A key feature of the Python data ecosystem is the reliance on simple but efficient primitives that follow well-defined interfaces to make tools work seamlessly together (https://data-apis.org/). NumPy provides an in-memory representation for tensors. Dask provides parallelisation of tensor access. Xarray provides metadata linking tensor dimensions. Zarr provides a missing feature, namely, the scalable, persistent storage for annotated hierarchies of tensors. Defined through a community-driven process, the Zarr specification enables the storage of large, out-of-memory datasets both locally and in the cloud. Implementations exist in C++, C, Rust, Java, JavaScript, Julia, and Python, enabling.

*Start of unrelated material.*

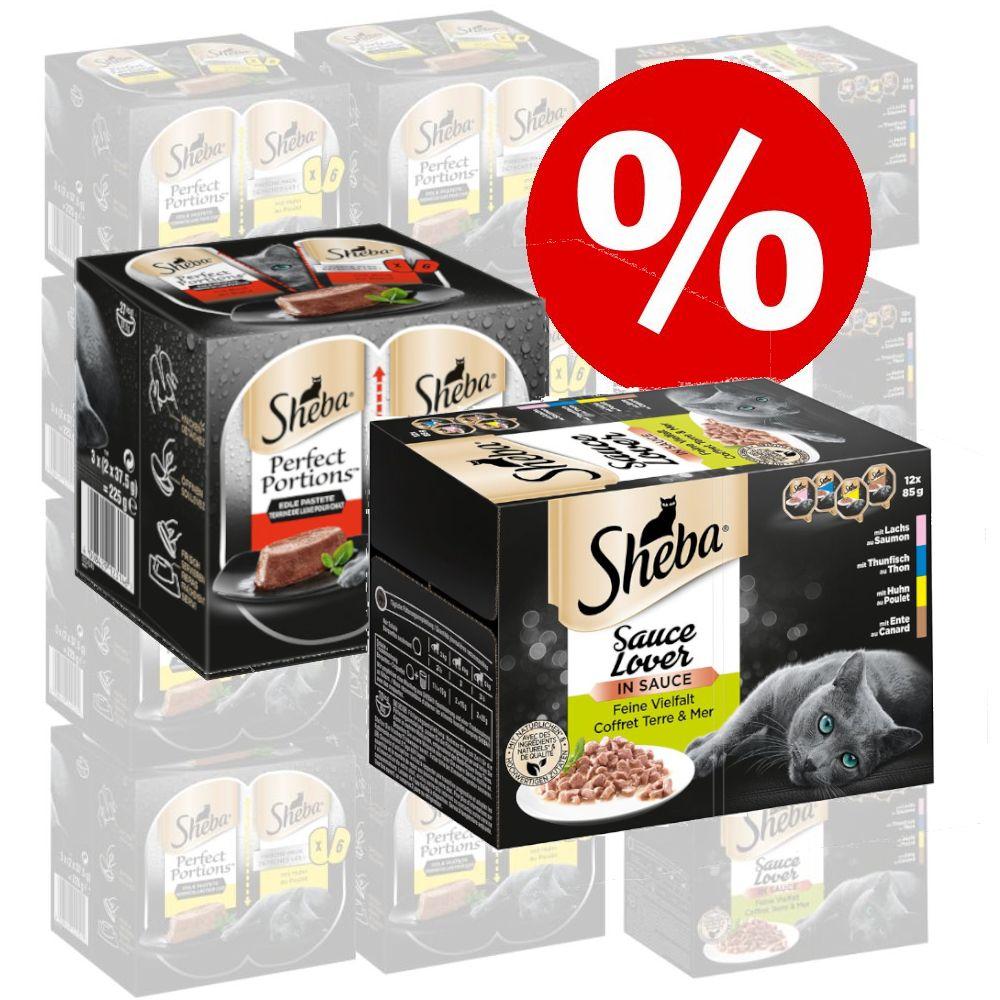 48 x 85 g Sheba + 48 x 37,5 g Perfect Portions med nötkött till sparpris! - Classics in Pastete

This talk presents a systematic approach to understanding and implementing the latest version of Zarr-Python, specifically Zarr-Python 3, by explaining the new API, deprecations, the new storage backend, and the improved codec pipeline, among other features.
Zarr is a data format for storing chunked, compressed N-dimensional arrays and is fiscally sponsored by NumFOCUS under their umbrella.
It is based on an open-source technical specification and has implementations in several languages, with Zarr-Python being the most used.
Following the successful adoption of Specification V3, our team has worked diligently over the past year to ensure the Python library's compliance with the latest specification.
Outline
First, I’d be talking about:
Introduction and Working of Zarr (10 mins.)
Then, I'll be talking about the new Zarr-Python 3 and its significant features:
What's new in Zarr-Python 3? (10 mins.)
Major design updates
New storage backend
Creating Zarr arrays and groups asynchronously
New and improved codec pipeline
GPU support for creating and writing arrays
Changes and deprecations
Overview of the new API
Optimising performance for large arrays
Deprecation of several stores like LMDBStore, SQLStore, MongoDBStore, etc.
Extensions
Then, I’d be doing a hands-on session, which would cover the following:
Hands-on (5 mins.)
I'd be closing the talk by:
Conclusion (5 mins.)
This talk aims to address an audience that works with large amounts of data and is looking for a format that is transparent, open-source, reliable, cloud-optimised, and environmentally friendly.
Zarr is widely adopted across bioimaging, geospatial, genomics and research communities. The talk is highly relevant for communities or organisations dealing with large, high-volume array datasets.
The tone of the talk is set to be informative, storytelling and fun.
Intermediate knowledge of Python and NumPy arrays is required for attendees to attend this talk.